This is actually a known interview/programming contest question, but it's usually presented as "Given an array of positive integers, can you reduce them all to zero, two (or k) at a time?"
There is a simple solution: we only need to check whether we can reach the desired sum in steps of two (i.e....
@mustafa1993 Sure, I added an explanation. It's the count of single increment operations to get a 'max array', which must be even for the transformation to be possible.
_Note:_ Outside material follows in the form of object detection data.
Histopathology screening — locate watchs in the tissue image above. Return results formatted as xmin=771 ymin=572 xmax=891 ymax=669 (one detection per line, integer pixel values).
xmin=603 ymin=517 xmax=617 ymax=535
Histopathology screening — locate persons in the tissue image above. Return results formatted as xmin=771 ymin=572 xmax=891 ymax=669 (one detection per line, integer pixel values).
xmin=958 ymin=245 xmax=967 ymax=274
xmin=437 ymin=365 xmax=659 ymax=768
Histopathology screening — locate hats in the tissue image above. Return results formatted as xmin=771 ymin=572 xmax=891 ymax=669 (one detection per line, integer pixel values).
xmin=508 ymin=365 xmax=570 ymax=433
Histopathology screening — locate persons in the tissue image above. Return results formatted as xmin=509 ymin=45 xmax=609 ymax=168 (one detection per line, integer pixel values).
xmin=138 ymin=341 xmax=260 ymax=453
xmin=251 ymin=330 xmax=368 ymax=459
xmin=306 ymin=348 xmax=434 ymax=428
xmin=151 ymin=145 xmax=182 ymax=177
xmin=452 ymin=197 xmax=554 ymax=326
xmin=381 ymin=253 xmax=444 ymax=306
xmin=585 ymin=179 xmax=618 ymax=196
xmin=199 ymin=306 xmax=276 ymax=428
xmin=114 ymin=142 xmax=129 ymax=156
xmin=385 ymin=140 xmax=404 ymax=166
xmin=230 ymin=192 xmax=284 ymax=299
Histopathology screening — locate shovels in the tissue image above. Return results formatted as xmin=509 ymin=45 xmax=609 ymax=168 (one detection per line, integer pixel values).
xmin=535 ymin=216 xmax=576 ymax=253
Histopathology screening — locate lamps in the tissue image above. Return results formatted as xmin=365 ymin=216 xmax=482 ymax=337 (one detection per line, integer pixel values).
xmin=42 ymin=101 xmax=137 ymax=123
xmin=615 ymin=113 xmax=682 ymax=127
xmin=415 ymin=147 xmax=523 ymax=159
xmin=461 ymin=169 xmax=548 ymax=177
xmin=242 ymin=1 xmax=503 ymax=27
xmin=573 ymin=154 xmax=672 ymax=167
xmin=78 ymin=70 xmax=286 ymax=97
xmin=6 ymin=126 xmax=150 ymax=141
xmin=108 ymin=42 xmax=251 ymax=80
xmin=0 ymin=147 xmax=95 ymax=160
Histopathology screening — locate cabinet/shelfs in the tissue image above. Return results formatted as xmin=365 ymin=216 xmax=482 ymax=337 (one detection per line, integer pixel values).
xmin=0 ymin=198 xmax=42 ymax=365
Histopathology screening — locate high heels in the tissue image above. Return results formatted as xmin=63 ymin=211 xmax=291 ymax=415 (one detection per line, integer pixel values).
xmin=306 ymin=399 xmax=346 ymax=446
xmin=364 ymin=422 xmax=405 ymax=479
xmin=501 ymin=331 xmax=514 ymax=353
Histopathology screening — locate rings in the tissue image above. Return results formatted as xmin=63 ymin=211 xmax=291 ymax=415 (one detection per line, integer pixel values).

[4, 2, 2, 6] -> [5, 3, 2, 6] -> [6, 3, 3, 6] -> [6, 4, 4, 6] -> ... -> [6, 6, 6, 6] is the transformation. It's of course possible there's an off by one error in the code, but that example doesn't show it @גלעדברקן
@גלעדברקן Sure, give me a little while to add a fuller proof. Full disclosure, I actually solved a basically equal problem in a Leetcoding programming contest recently. I can try to rephrase the argument for why it works, but there's dozens of explanations for this problem already so my contribution won't be all that unique.
@גלעדברקן I'm not sure why your comments got deleted, but I've added an almost complete proof.
@Breakingnotsobad You're absolutely right, thank you so much for doing those tests. This is rather embarrassing; I was so focused on proving the correctness of the strategy that I missed a large mistake on the last line of the code. Even one of the examples and output I showed, (1, 6, 6, 9), shows that the code is wrong. I've reread the proof and explanation and everything there is correct; properly implementing the condition 'Max_B <= Sum_B - Max_B' would mean the last line should be 2 * (largest - smallest) <= total_needed.
@גלעדברקן You're completely correct, and that should be the final line to match the explanation; I didn't test the code properly since I knew the strategy worked and had solved this recently. I'm fairly new to Stackoverflow so I'm not entirely sure what to do; I'm planning to edit the code to be correct (the proof is fine, and I'm currently writing tests for the new code), mention the change, and credit Breakingnotsobad, but I don't know if it's more appropriate to delete and re-post the answer or make it a community wiki.
@Breakingnotsobad Running those two examples, I'm getting False and True respectively on the updated code and several verifying functions, and can replicate those results by hand: [4, 6, 8] cannot become [8,8,8], and [1,4,7,10] can become [10,10,10,10]. Are you saying the last line should be == instead of <=, or that the strategy has another flaw?
@Breakingnotsobad Besides the previous error in the last line of the code (which was substantial, since both a variable name and an inequality sign were flipped), I'm not aware of any errors in the post's logic or explanation, as this problem and solution are basically equivalent to the linked contest question. If there's any errors in the current post (possibly relating to your comment about 'have a < or >') or any logic errors besides that line, please let me know; however I have since written fairly substantial tests before I made the edit earlier today to make sure there were no typos.
@Breakingnotsobad Those examples should all be True, no? E.g. you could do [5,5,5,7] -> [5,6,6,7] -> [6,7,6,7] -> [7,7,7,7], and similarly for the other two. The single edit made to the code for this post, ever, was the one 5 hours ago of return 2 * (total_needed - smallest) >= total_needed to return 2 * (largest - smallest) <= total_needed which did fix your first example and my included example of [1, 6, 6, 9] (and also made the code match the explanation's equation). I'm happy to discuss this with you further, and I sincerely don't want to appear to be dishonestly editing the post.